## What to produce
Return only the lines starting at the line that contains "What is the distance from the position" and ending with the final line of the listing; include both endpoints.
___ The input
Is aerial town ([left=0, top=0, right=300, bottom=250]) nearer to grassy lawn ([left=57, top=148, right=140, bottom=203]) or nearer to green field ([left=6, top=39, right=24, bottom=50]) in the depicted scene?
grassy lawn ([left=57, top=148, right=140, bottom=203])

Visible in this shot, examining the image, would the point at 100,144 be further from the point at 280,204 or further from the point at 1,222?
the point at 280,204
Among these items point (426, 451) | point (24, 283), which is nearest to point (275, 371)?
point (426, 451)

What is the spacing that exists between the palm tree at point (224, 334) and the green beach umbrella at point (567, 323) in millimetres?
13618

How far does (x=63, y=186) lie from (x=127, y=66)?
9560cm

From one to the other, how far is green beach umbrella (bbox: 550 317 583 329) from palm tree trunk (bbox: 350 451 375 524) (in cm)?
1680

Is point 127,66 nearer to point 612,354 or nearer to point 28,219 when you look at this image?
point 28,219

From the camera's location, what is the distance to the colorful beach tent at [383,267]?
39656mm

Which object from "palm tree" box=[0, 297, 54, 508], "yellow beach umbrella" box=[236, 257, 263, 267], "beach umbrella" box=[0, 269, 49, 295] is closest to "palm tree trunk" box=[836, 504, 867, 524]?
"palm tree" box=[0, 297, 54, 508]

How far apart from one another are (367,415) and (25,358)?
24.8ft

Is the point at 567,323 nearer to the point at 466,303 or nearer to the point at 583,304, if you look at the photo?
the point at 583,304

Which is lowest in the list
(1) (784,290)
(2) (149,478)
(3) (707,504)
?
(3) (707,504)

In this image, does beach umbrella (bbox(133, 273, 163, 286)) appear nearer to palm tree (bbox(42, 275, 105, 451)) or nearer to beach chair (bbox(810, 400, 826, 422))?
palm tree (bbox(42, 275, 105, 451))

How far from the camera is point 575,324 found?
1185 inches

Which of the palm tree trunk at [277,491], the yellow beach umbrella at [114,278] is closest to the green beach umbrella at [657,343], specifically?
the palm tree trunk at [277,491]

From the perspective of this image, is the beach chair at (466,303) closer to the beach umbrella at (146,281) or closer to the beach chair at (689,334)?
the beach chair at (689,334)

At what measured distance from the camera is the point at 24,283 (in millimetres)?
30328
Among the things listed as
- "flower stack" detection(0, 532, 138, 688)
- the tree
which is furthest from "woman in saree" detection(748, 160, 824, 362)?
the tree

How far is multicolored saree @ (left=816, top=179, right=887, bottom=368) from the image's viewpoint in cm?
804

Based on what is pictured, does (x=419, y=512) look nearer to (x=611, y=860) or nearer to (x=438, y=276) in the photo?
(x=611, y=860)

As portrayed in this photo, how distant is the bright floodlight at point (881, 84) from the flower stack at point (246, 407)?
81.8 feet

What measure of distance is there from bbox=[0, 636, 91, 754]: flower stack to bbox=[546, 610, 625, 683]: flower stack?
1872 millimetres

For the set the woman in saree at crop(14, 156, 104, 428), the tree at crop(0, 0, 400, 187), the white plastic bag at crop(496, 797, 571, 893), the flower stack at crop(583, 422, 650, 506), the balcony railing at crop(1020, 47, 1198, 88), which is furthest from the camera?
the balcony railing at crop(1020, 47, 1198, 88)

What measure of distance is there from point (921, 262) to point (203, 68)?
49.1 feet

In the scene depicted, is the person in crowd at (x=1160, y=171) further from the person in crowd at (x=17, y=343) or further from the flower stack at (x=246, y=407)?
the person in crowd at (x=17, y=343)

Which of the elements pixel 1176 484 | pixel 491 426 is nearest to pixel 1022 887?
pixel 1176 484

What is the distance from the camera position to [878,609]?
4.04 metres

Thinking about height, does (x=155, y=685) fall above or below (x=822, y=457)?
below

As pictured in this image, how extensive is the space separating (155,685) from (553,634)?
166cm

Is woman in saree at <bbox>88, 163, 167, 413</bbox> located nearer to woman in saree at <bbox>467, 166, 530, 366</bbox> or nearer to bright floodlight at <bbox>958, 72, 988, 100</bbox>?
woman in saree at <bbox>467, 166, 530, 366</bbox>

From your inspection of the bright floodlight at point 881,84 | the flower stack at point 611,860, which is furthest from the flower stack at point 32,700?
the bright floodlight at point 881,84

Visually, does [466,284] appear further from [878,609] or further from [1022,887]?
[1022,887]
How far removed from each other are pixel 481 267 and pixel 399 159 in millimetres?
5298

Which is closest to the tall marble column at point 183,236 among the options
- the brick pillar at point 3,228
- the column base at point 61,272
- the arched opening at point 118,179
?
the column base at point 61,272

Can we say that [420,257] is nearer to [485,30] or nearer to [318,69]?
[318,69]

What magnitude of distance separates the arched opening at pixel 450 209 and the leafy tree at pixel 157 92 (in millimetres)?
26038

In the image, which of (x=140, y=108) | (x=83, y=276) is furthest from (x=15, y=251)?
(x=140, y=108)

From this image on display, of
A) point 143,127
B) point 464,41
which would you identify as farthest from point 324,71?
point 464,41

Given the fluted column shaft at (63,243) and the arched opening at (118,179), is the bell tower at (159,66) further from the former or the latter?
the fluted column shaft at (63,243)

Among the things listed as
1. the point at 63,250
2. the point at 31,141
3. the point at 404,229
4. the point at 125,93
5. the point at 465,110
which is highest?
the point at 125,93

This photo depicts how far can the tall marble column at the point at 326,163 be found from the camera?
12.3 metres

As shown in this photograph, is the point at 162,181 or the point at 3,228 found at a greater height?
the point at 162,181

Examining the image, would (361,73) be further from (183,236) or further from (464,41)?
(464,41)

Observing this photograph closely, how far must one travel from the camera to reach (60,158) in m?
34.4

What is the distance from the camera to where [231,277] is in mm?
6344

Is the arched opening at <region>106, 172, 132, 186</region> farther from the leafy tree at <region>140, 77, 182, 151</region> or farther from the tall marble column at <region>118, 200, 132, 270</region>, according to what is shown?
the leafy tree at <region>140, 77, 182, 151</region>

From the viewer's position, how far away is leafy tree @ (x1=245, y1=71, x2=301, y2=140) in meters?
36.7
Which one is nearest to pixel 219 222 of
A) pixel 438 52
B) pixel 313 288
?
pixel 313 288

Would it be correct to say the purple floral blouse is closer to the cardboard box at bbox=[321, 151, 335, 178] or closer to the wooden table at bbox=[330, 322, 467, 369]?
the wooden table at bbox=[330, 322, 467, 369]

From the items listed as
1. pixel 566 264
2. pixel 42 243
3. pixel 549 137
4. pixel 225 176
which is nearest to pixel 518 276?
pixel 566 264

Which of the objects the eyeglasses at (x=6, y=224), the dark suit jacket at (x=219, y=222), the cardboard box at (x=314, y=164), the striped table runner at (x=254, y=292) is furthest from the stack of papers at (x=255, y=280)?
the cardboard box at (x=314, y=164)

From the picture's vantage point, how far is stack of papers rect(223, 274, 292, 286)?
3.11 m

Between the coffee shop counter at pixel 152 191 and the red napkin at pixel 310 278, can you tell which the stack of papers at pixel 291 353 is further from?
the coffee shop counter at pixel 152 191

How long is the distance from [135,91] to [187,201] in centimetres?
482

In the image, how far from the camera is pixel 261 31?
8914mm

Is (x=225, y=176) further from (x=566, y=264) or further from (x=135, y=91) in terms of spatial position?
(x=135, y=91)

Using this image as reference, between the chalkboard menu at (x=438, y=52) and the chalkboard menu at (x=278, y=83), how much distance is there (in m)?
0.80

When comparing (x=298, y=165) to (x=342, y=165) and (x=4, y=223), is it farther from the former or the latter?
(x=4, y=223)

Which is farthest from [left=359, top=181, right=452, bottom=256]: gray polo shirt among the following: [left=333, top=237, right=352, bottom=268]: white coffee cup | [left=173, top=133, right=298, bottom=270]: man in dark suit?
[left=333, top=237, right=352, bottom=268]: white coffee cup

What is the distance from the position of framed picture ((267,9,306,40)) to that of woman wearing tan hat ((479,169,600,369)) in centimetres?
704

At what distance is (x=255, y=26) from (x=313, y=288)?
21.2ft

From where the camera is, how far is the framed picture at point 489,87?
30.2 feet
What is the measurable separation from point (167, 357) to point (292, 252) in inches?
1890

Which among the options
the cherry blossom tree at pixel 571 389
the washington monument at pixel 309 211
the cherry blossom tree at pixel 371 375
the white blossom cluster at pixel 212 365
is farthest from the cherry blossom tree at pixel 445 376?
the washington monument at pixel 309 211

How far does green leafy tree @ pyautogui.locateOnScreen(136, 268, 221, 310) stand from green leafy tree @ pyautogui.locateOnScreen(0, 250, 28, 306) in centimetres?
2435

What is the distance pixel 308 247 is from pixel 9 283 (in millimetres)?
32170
______
## Output of the exercise
What is the distance from the position of framed picture ((267,9,306,40)) to that of woman wearing tan hat ((479,169,600,369)) in centimetres?
704

At what distance is (x=255, y=26) from (x=313, y=288)?
21.2ft

From where the camera is, how far is the framed picture at point 489,87?
30.2 feet
What is the measurable separation from point (167, 357) to point (292, 252) in inches?
1890

Which among the options
the cherry blossom tree at pixel 571 389
the washington monument at pixel 309 211
the cherry blossom tree at pixel 371 375
the white blossom cluster at pixel 212 365
is farthest from the cherry blossom tree at pixel 445 376?
the washington monument at pixel 309 211

How far does green leafy tree @ pyautogui.locateOnScreen(136, 268, 221, 310) stand from green leafy tree @ pyautogui.locateOnScreen(0, 250, 28, 306) in centimetres?
2435

What is the distance pixel 308 247 is from pixel 9 283 (in millimetres)?
32170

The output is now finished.